◆ GIVEN REQUEST ◆
Starting with the line that contains "What is the numeric", set down each line through the end of the entries below, exactly and with nothing added.

○ ○ ○

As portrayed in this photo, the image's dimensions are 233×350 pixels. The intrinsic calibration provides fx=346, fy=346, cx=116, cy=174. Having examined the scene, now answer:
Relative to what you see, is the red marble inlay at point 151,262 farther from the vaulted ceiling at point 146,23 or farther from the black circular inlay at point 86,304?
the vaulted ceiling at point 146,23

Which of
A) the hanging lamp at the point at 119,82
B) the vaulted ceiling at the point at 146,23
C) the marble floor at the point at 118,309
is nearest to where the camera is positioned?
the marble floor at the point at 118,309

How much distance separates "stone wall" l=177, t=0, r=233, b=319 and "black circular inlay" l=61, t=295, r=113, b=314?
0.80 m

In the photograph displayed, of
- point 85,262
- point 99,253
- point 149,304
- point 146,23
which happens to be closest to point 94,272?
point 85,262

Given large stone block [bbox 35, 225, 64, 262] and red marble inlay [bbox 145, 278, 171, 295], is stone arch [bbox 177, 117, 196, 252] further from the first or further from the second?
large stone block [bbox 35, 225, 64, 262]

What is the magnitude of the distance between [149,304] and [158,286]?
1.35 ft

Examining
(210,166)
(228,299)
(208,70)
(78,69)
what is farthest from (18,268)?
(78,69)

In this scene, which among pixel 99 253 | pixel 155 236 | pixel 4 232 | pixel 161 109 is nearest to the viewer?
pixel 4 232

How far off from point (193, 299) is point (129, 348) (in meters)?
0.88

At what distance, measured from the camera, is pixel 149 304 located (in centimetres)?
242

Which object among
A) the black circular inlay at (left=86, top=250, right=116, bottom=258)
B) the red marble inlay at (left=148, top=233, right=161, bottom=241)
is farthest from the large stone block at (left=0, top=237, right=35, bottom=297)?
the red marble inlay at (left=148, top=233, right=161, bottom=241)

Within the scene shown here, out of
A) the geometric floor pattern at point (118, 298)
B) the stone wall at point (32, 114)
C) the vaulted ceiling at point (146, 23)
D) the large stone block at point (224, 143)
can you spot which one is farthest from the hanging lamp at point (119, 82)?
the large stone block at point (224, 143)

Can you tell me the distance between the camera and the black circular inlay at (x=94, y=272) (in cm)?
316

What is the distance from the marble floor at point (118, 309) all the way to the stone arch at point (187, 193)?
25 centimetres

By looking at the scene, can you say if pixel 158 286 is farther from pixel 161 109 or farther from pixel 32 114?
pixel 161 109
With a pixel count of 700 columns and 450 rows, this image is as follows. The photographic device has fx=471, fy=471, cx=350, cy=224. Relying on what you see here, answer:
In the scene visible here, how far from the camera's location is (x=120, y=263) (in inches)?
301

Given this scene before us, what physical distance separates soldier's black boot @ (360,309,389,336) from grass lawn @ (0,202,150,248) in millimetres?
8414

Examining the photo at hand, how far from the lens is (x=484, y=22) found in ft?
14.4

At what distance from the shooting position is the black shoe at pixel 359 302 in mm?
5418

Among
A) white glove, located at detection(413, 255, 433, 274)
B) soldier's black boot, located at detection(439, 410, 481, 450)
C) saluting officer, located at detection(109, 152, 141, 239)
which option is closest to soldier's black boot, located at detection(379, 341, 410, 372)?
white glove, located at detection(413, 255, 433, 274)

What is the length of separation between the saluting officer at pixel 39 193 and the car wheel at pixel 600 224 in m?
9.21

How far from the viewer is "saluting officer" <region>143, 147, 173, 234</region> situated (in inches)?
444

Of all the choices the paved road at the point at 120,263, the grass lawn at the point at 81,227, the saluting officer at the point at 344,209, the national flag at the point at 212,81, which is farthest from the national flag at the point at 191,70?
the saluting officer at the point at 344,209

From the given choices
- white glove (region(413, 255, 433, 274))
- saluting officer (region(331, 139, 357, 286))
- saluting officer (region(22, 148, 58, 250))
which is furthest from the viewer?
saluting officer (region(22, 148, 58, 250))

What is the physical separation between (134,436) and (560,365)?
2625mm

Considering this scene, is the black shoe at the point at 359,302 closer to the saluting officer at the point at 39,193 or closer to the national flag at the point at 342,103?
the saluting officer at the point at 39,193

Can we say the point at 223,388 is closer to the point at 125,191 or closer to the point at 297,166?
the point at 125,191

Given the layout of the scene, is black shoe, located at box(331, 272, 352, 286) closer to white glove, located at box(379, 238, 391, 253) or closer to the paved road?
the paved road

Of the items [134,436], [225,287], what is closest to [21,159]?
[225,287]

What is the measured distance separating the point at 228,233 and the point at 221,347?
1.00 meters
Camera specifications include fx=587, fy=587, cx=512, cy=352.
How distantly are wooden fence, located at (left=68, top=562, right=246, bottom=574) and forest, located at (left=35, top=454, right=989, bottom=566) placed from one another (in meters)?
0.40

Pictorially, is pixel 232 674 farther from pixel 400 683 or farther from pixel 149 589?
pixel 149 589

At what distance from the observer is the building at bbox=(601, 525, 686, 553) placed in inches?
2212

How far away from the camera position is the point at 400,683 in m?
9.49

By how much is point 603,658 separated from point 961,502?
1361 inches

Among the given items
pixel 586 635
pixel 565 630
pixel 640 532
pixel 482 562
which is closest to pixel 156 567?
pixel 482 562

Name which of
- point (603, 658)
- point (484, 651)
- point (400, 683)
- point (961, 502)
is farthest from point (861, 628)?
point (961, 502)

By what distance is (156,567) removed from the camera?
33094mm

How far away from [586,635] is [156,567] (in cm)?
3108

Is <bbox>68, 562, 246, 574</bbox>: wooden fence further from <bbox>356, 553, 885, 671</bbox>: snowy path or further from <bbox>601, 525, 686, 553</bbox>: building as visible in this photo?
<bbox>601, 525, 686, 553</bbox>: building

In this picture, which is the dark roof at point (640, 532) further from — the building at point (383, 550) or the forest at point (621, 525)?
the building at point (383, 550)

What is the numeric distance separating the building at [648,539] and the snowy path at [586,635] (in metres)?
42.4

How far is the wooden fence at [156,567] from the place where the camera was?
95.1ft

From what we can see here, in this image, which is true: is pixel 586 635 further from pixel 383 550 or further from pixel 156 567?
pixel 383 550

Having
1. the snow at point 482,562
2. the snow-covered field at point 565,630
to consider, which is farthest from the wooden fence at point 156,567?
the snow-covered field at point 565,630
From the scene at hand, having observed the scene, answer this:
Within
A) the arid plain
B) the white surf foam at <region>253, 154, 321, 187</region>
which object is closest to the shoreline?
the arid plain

○ ○ ○

◆ RESULT OF THE EXERCISE ◆
What is the numeric distance separating the building at [648,539] and the snowy path at [586,635] (in metres)?
42.4

How far is the wooden fence at [156,567] from the place where the camera was?
95.1ft

From what we can see here, in this image, which is true: is pixel 586 635 further from pixel 383 550 or further from pixel 156 567?
pixel 383 550

Having
1. the snow at point 482,562
2. the snow-covered field at point 565,630
to consider, which is farthest from the wooden fence at point 156,567?
the snow-covered field at point 565,630
From the scene at hand, having observed the scene, answer this:
Within
A) the arid plain
B) the white surf foam at <region>253, 154, 321, 187</region>
which object is closest to the shoreline?
the arid plain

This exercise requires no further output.